No, we’re not talking about showing up at a business in their best attire with a briefcase full of resumes, nor are we suggesting they should insist on being given a certain job, claiming that it shows resolve.
Signing up on as many job-hunting websites as possible is crucial. Updating their resume, cover letters and everything in between is just as important. You could definitely help with this process.
If they’re putting too much time in their hobbies remind them that they won’t be able to support them for much longer with a steady flow of income. For some, this might be incentive enough to work harder on landing something!
3. Figure out How Much Money You Can Handle
You won’t be doing anyone any favors if you keep reaching in your pocket for your children. Think about it, you have your own finances to worry about, especially when it comes to retirement savings.
If you bring out your check too often, you’ll probably have to turn around later on in life to ask for help in return. It’s a cycle you shouldn’t start with your family as you never know what the future holds for anyone. When you’re in a dire situation, what’s gonna happen if emergency strikes for your children and they’re quite simply unable to help?
Also, don’t go into debt trying to help someone out of the same hole!
4. Offer Help That Isn’t Monetary
There are still things you can do to help that don’t revolve around money changing hands. If you have grandchildren you could offer to babysit. That way, your children can, for a time, forget about expensive daycare costs.
Are they struggling with groceries? Inviting them over for breakfast, lunch or dinner is not only a great way to cut down on costs but it could also provide some much needed time with the family.
If they’re having a hard time landing a job and you have good connections, try to put a good word in for them. A lot of financial advisors claim that networking is a crucial skill for bringing home more money. You could be their ramp to a better, brighter future.
5. It’s a Loan, Not a Gift!
It might seem a little bit cold, but we think that offering a loan instead of a gift would help both you and your child in the long run. The idea is this: you’ll earn back a bit more money if you add a 2% interest rate and you could be teaching them valuable financial lessons along the way.

DATA LISTING →
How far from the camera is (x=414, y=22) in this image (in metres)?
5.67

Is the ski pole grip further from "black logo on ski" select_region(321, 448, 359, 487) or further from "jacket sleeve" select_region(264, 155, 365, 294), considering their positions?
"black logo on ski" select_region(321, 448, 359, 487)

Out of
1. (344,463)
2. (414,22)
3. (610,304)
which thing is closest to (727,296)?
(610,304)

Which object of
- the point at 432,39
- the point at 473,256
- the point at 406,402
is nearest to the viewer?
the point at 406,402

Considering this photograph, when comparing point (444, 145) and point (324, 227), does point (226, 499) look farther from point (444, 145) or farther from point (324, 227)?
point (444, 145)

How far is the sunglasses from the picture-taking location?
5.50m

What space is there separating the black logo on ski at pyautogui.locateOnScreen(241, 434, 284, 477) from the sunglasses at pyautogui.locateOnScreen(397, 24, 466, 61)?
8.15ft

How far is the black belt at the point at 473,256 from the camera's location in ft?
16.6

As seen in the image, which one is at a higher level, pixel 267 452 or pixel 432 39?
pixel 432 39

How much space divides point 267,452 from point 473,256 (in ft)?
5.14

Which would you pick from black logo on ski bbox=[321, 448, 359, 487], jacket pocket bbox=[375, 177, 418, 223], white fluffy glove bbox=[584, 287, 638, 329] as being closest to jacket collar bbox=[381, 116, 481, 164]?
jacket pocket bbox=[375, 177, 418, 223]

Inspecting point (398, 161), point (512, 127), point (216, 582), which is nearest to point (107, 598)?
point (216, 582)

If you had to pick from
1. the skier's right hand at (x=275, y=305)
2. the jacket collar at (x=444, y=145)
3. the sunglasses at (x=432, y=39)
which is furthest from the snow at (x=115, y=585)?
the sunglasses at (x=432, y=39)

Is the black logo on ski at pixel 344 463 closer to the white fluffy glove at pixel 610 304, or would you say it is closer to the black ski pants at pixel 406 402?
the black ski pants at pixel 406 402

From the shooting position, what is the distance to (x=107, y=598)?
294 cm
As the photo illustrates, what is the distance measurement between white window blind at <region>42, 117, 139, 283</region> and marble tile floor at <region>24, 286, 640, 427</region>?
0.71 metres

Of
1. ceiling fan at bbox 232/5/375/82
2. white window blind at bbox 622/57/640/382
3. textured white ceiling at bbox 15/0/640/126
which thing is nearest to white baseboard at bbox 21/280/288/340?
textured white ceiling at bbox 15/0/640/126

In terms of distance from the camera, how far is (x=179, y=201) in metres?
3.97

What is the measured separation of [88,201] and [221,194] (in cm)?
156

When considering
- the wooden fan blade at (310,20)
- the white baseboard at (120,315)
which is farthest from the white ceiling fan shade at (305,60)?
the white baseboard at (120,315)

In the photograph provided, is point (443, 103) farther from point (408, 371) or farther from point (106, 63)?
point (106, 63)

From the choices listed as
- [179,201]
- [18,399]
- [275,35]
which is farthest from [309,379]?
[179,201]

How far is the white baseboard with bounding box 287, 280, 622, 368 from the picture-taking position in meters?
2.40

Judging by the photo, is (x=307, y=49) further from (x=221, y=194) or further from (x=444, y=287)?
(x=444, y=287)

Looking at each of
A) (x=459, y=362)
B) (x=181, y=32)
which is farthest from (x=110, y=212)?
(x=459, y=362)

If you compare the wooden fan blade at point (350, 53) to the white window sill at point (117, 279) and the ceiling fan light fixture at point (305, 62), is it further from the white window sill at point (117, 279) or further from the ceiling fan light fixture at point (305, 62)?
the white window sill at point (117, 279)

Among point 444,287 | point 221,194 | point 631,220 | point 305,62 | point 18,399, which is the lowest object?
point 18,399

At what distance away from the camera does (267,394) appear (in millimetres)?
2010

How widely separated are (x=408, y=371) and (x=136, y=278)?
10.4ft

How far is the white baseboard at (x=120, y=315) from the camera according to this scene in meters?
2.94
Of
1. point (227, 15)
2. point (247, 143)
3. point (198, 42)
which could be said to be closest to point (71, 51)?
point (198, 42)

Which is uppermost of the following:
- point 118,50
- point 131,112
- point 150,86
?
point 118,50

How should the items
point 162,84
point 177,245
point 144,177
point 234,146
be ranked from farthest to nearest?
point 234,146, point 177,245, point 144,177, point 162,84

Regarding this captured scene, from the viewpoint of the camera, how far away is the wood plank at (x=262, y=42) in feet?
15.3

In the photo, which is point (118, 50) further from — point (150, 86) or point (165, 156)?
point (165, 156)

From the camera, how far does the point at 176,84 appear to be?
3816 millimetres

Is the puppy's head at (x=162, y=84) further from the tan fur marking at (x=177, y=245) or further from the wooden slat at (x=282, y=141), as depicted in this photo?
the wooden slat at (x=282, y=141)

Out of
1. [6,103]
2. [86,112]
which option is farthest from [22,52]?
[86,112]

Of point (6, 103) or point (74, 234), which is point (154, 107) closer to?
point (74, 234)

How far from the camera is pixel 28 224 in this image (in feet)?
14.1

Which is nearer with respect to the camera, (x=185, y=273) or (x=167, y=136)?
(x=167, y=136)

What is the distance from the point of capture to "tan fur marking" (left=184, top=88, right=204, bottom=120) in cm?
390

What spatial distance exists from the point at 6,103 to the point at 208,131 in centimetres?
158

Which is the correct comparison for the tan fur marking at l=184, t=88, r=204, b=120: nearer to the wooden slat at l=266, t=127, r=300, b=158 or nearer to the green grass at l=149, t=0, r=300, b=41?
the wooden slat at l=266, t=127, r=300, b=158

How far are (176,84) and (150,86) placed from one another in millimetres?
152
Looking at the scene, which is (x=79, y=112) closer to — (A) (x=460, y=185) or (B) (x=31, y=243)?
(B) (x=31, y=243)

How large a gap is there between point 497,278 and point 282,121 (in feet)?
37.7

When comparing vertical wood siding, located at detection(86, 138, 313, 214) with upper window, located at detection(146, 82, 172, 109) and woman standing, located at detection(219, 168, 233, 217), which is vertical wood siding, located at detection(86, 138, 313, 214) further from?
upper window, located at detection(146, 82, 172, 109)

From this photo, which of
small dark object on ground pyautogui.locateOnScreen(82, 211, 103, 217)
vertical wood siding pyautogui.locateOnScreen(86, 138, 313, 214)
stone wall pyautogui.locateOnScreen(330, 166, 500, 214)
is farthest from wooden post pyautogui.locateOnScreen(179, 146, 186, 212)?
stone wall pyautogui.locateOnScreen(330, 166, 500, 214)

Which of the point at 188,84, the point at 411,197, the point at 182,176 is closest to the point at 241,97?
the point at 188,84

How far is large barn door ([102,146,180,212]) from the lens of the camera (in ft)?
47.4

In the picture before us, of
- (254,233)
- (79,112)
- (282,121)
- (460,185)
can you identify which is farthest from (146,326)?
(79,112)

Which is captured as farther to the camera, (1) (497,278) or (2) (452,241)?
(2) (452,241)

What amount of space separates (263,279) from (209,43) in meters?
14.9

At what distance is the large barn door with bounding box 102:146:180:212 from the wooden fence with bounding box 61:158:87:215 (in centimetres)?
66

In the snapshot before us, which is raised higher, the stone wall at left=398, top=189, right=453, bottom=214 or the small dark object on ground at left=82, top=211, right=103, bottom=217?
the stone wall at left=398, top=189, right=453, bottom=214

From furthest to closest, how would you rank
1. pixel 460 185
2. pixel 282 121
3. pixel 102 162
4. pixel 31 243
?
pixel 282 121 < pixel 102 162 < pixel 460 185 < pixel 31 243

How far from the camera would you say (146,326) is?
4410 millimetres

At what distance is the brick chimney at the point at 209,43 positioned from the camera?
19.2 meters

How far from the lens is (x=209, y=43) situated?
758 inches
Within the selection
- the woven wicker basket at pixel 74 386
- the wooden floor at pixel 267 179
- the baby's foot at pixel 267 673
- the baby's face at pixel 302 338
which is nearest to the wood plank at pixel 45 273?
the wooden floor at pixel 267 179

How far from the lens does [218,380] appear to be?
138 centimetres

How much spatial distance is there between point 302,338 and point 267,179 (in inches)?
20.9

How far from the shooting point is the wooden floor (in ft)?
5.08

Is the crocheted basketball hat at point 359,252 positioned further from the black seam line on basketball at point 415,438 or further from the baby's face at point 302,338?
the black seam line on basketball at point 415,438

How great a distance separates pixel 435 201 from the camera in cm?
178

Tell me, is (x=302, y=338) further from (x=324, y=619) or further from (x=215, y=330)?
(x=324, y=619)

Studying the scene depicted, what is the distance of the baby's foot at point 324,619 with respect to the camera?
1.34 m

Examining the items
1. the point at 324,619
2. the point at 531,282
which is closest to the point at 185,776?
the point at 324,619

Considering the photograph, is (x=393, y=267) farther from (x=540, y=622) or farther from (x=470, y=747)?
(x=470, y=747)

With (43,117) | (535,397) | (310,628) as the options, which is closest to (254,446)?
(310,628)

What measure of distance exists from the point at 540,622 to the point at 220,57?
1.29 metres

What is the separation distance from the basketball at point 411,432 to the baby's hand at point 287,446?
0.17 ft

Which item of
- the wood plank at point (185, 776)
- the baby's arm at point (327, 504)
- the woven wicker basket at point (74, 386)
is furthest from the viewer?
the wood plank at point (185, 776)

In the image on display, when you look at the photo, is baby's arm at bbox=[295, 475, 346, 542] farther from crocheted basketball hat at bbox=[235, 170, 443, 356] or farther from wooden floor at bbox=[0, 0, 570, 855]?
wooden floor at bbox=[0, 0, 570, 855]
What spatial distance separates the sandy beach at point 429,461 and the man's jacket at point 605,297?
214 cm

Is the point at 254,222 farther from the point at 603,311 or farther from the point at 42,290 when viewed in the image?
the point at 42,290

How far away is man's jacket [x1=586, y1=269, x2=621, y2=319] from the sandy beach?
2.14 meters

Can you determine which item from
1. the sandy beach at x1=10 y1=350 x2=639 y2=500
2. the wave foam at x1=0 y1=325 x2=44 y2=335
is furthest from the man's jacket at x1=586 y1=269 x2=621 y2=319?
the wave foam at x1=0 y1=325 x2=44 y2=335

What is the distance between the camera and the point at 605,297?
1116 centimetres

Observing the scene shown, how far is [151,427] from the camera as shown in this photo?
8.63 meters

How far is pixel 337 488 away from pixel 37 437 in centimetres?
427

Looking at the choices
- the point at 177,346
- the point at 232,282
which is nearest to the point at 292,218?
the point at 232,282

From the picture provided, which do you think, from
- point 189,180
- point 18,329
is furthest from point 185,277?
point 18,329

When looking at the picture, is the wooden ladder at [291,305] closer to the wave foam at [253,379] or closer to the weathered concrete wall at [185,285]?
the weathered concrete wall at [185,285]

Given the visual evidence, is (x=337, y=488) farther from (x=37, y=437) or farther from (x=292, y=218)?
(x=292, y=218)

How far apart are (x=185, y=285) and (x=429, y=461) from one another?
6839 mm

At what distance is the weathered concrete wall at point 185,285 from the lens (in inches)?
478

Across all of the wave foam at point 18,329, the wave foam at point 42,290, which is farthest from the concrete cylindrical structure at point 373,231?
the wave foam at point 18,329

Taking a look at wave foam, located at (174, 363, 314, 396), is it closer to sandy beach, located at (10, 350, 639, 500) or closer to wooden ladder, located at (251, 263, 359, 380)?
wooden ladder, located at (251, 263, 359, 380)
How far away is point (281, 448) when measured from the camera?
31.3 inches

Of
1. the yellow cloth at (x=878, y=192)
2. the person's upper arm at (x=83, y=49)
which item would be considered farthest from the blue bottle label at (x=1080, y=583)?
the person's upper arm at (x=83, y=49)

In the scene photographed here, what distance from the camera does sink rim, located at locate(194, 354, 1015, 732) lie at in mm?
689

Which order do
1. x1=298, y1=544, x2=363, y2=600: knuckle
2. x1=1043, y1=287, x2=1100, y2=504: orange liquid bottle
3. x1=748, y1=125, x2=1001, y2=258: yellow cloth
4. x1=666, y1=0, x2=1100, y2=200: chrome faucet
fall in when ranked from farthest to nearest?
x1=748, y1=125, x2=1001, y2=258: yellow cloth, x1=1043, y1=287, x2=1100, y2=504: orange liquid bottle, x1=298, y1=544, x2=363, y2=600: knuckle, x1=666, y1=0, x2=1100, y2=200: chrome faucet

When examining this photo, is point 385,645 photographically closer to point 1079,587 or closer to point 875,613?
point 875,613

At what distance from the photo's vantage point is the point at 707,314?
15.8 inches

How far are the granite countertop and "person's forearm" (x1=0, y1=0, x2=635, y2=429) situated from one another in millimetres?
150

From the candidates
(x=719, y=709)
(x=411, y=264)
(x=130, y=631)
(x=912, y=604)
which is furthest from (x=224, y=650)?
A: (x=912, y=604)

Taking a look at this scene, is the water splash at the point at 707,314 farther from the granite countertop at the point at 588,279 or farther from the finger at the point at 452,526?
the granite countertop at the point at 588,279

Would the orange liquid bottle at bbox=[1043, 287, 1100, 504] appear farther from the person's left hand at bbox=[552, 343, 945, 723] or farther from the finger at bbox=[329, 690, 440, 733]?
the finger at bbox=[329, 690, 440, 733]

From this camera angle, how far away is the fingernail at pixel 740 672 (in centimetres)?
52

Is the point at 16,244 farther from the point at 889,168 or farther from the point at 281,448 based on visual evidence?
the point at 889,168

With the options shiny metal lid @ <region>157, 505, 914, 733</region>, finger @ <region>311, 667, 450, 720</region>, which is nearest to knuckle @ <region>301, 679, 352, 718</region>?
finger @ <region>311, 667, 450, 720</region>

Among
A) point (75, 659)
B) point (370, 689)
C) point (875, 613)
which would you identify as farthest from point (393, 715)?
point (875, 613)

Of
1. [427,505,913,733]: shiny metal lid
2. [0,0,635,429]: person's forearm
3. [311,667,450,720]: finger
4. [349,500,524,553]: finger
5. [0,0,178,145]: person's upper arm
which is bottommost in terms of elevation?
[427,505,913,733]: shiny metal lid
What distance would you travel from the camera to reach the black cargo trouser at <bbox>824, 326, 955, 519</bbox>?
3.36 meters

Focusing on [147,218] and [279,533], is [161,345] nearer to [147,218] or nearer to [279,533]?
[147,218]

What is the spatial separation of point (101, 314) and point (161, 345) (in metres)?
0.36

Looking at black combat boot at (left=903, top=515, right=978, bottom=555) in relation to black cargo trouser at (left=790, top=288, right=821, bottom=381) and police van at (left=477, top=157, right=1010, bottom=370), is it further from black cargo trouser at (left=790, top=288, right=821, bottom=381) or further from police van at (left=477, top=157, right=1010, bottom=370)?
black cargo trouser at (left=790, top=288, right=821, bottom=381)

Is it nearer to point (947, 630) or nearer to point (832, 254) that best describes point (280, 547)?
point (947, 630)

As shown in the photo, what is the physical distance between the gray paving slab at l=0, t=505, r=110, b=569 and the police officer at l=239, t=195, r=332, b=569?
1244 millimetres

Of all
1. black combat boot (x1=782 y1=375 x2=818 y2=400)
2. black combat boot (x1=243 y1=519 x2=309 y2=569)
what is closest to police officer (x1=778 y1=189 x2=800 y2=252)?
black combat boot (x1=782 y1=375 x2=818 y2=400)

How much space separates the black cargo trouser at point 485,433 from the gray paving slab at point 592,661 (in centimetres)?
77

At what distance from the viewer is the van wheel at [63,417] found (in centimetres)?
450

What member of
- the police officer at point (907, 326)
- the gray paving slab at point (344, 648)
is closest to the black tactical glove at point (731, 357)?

TASKS →
a – For each statement about the advice text, answer yes or no and quote the words of the text that decide it.
(i) The text suggests adding a 2% interest rate to money lent to a child.
(ii) The text advises giving children money whenever they need it.
(iii) The text recommends showing up at a business with a briefcase full of resumes.
b – Reproduce the part of the advice text between "Also, don’t go" and "Not a Gift!", inclusive.
c – Answer these questions from the advice text.
(i) What does the text say you could offer to do if you have grandchildren?
(ii) What skill do a lot of financial advisors call crucial for bringing home more money?
(iii) What interest rate does the text propose adding to a loan?

ANSWERS BY TASK →
a –
(i) Yes: "you’ll earn back a bit more money if you add a 2% interest rate"
(ii) No: "You won’t be doing anyone any favors if you keep reaching in your pocket for your children."
(iii) No: "No, we’re not talking about showing up at a business in their best attire with a briefcase full of resumes"

b –
Also, don’t go into debt trying to help someone out of the same hole!
4. Offer Help That Isn’t Monetary
There are still things you can do to help that don’t revolve around money changing hands. If you have grandchildren you could offer to babysit. That way, your children can, for a time, forget about expensive daycare costs.
Are they struggling with groceries? Inviting them over for breakfast, lunch or dinner is not only a great way to cut down on costs but it could also provide some much needed time with the family.
If they’re having a hard time landing a job and you have good connections, try to put a good word in for them. A lot of financial advisors claim that networking is a crucial skill for bringing home more money. You could be their ramp to a better, brighter future.
5. It’s a Loan, Not a Gift!

c –
(i) Babysit.
(ii) Networking.
(iii) 2%.